Required action: Provide a verbatim copy of all the records below, leaving the images out.

Entries shown:
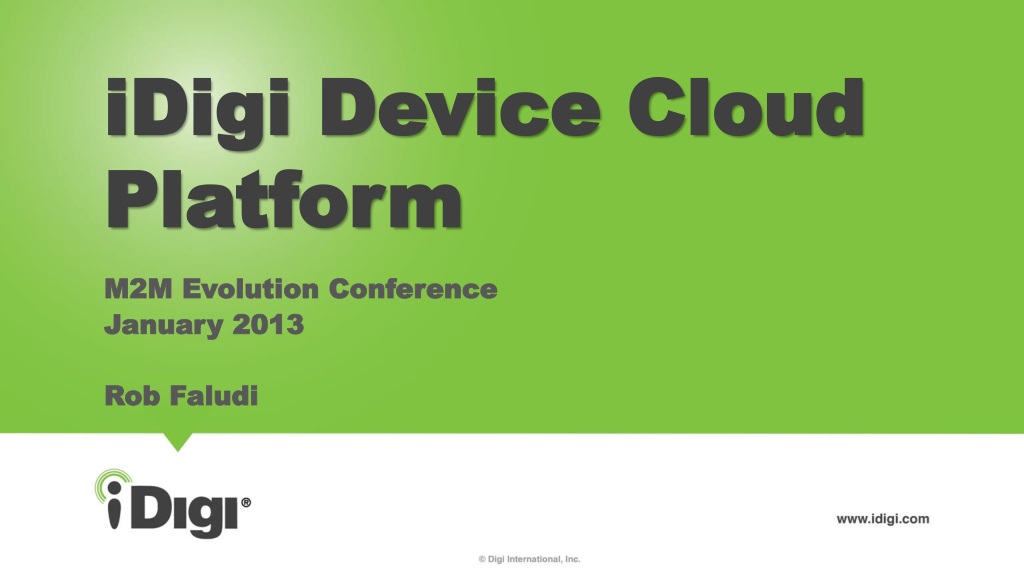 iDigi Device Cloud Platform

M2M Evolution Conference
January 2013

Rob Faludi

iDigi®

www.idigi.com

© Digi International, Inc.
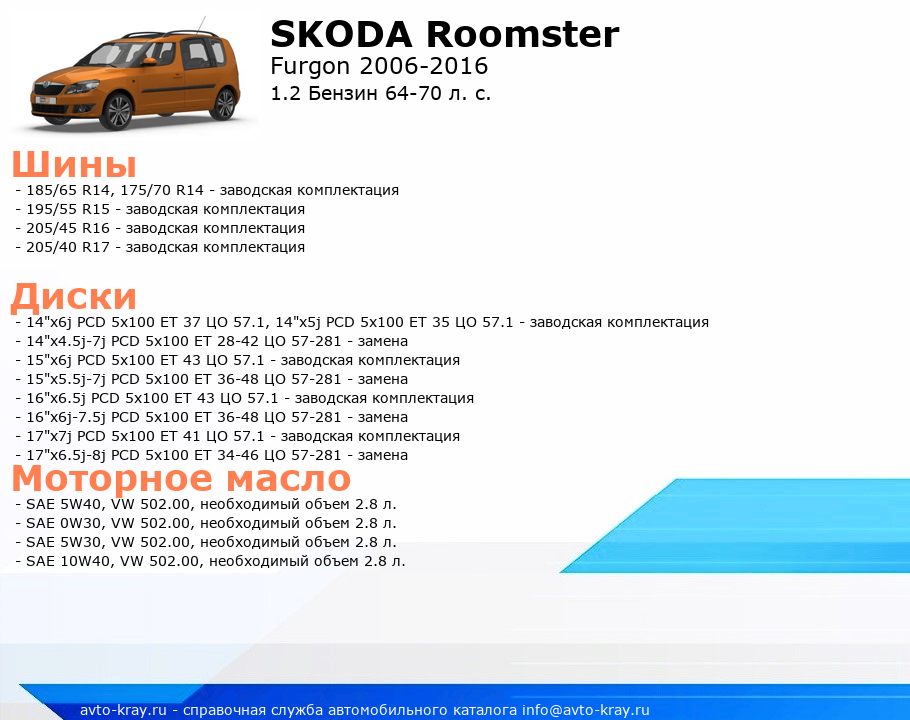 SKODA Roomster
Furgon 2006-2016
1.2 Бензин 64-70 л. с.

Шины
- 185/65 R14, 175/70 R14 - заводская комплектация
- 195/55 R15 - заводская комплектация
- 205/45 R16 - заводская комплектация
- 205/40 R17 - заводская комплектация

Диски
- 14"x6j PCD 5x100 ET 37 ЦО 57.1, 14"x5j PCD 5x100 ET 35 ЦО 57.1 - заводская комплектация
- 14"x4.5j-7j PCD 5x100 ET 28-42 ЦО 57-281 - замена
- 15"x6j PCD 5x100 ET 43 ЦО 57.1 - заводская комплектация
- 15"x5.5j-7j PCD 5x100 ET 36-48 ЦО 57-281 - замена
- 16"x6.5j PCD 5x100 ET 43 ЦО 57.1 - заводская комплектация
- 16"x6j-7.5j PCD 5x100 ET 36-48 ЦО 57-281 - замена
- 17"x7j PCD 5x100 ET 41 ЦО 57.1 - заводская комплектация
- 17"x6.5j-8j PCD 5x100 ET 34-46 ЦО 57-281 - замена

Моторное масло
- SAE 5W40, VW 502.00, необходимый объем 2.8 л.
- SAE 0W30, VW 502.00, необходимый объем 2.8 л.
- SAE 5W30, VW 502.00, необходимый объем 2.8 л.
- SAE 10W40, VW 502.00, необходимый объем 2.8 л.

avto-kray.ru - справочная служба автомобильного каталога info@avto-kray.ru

Response below:
 iDigi Device Cloud Platform

M2M Evolution Conference
January 2013

Rob Faludi

iDigi®

www.idigi.com

© Digi International, Inc.
 SKODA Roomster
Furgon 2006-2016
1.2 Бензин 64-70 л. с.

Шины
- 185/65 R14, 175/70 R14 - заводская комплектация
- 195/55 R15 - заводская комплектация
- 205/45 R16 - заводская комплектация
- 205/40 R17 - заводская комплектация

Диски
- 14"x6j PCD 5x100 ET 37 ЦО 57.1, 14"x5j PCD 5x100 ET 35 ЦО 57.1 - заводская комплектация
- 14"x4.5j-7j PCD 5x100 ET 28-42 ЦО 57-281 - замена
- 15"x6j PCD 5x100 ET 43 ЦО 57.1 - заводская комплектация
- 15"x5.5j-7j PCD 5x100 ET 36-48 ЦО 57-281 - замена
- 16"x6.5j PCD 5x100 ET 43 ЦО 57.1 - заводская комплектация
- 16"x6j-7.5j PCD 5x100 ET 36-48 ЦО 57-281 - замена
- 17"x7j PCD 5x100 ET 41 ЦО 57.1 - заводская комплектация
- 17"x6.5j-8j PCD 5x100 ET 34-46 ЦО 57-281 - замена

Моторное масло
- SAE 5W40, VW 502.00, необходимый объем 2.8 л.
- SAE 0W30, VW 502.00, необходимый объем 2.8 л.
- SAE 5W30, VW 502.00, необходимый объем 2.8 л.
- SAE 10W40, VW 502.00, необходимый объем 2.8 л.

avto-kray.ru - справочная служба автомобильного каталога info@avto-kray.ru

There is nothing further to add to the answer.